▸ To-do list:
A - In two sentences, sum up the article on Hollywood executives' reactions to Apple's presentation.
B - In the article on executives' reactions to Apple's presentation, retype the passage that opens with the words containing "Some executives were" and closes with "new service offerings.".

▸ Page excerpt:
Hollywood executives in the audience included Lionsgate television group chairman Kevin Beggs and MGM worldwide television group chairman Mark Burnett.
Some executives were wary of commenting on the presentation (one said his company had been asked by Apple not to talk to the media) and some said they learned little new from the presentation. But those who did share their impressions appeared generally positive.
Anonymous Content head Steve Golin, whose company is making comedy drama series Dickinson and an untitled Hilde Lysiak mystery show for Apple, expressed some surprise that the subscription service will launch in the autumn rather than this summer but said he was impressed with the tech giant’s new service offerings.
“It was great,” said Golin after the event. “The services they’re coming out with, it’s mind boggling the scope of it. The news thing was really impressive.”
Todd Black, partner in production company Escape Artists, which is making M Night Shyamalan’s untitled thriller series for Apple, said: “I’m just happy there’s another buyer. As producers you want as many buyers as possible. And Apple’s a great service, so I’m thrilled that it’s Apple.”
Regarding the yet-to-be-revealed pricing plan for the service, Black said: “I want it to be affordable for everybody, for sure. They’re pretty smart like that. They price services pretty well, so I’m assuming that they will be competitive with the other platforms.”
Black said Shyamalan’s series, from Berlin Station writer Tony Basgallop but with a plot that has been kept under wraps, is now completed and will be titled Servant.

[Entries in the collection]
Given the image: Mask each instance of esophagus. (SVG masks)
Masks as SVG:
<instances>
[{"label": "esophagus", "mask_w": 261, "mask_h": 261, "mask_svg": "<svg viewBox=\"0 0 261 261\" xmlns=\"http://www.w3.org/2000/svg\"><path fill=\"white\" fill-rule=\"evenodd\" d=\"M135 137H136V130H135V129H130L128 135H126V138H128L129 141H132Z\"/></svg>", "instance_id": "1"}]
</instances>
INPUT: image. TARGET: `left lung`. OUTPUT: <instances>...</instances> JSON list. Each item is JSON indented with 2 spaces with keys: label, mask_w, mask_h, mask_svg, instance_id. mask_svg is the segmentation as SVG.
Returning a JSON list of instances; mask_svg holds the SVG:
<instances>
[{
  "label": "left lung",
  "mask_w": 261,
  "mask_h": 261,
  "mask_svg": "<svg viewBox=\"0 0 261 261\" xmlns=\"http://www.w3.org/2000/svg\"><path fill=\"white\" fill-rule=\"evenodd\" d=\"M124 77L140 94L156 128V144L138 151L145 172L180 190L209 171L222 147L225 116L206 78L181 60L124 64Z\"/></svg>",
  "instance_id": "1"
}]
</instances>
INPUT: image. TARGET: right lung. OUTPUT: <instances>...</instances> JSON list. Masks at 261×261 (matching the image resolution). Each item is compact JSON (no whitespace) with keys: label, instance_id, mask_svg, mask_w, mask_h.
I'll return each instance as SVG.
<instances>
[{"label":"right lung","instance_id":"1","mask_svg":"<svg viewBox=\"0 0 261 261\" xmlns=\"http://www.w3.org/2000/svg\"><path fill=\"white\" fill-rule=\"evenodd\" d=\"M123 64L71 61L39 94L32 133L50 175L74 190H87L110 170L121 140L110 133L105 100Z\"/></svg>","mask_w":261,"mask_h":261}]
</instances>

▸ Final results:
A - Hollywood executives attended Apple's presentation, and while some were wary of commenting or said they learned little new, those who shared their impressions were generally positive. Steve Golin of Anonymous Content was surprised by the autumn launch but called the new services impressive, and Todd Black of Escape Artists welcomed another buyer and said the Shyamalan series is completed and will be titled Servant.

B -
Some executives were wary of commenting on the presentation (one said his company had been asked by Apple not to talk to the media) and some said they learned little new from the presentation. But those who did share their impressions appeared generally positive.
Anonymous Content head Steve Golin, whose company is making comedy drama series Dickinson and an untitled Hilde Lysiak mystery show for Apple, expressed some surprise that the subscription service will launch in the autumn rather than this summer but said he was impressed with the tech giant’s new service offerings.